The lips that were so cocky a moment ago tensed up in reaction to his partner, and I could see that despite her suggestive tone, he didn’t like her very much.
Of course, I doubted Heath would let simple dislike get in the way of sex. To any operative, sex was a tool, a way to manipulate. But I had to wonder if his partner understood that.
And if she didn’t, maybe I could use it to my advantage.
“What do you want, Heath?”
My words were simple, not necessarily suggestive. But as I said them, I met his gaze and held it, my eyes carrying the heat my words didn’t.
His lips twitched upward at the corners. “Tell me your secrets, bonita.”
“To you, I’m an open book.” Feeling the woman watching us, I matched his smile. As much as I hated this man, he didn’t suffer from a shortage of hotness. Playing up to him was easy, disturbingly so. Exactly what had gotten me in trouble the first time. Call it chemistry or stupidity, but liking him was as easy as breathing.
Only this time, I knew who he was, and I was ready for him. I wouldn’t let him win.
“How did you find me?” he asked.
“You’re an open book to me, too.”
“So you sensed where I would go? Mexico City, in all of the world? The Plaza Mexico, in all of Mexico City?”
“I know you like bullfighting. And, if I remember, cockfighting.”
He smiled.
Earnshaw looked from him to me and back again, then pulled out a cell phone. “I’m going to call The Instructor, ask him what he wants us to do with her.”
“Wait,” Heath said. “I have a few more questions.”
She folded her massive arms over her massive chest, her biceps popping. “Well, you better hurry.”
“Tell me about your sisters.”
One subject I didn’t want to discuss, especially not with him. “Not much to tell. I only learned I had sisters a few days ago.”
“Where are they now?”
“I don’t know.”
“I don’t believe you.”
“Then I guess we’ve reached an impasse.”
“The Instructor said you were close with the one in the wheelchair, that she had been your handler.”
“A voice on the phone.”
“That’s not what The Instructor seemed to think.”

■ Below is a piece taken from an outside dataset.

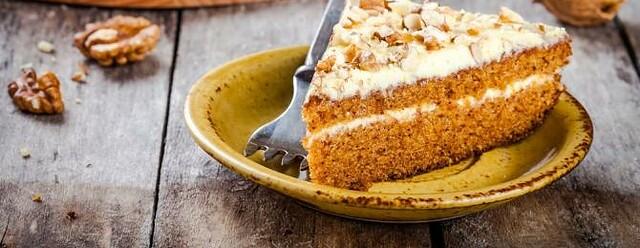 Le gâteau aux carottes au glaçage à moins de 100 calories!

“The Instructor also seemed to think he could blackmail the three of us into working for him, and he was wrong. If I were you, Heath, I’d watch my back. He might need someone to blame this on, or something to hold over your head, and I’ll bet there’s video of you at the bullring.”
Heath’s expression didn’t change. Not surprising. He’d probably considered this possibility. “What do you know about The Instructor’s plans?”
I didn’t answer.
“Give me a minute with her, and she’ll tell us all about where her sisters are and what they know.” Earnshaw circled the room and stopped in front of me, looking like she couldn’t wait to kick my ass.
Maybe making her jealous while I was cuffed to a chair wasn’t the best idea I’d ever had.
“Should I do that, Chandler? Should I turn you over to Earnshaw? I must warn you, she would probably have a gold medal in Olympic wrestling if she hadn’t been thrown off the team for crippling her practice partners. Twice.”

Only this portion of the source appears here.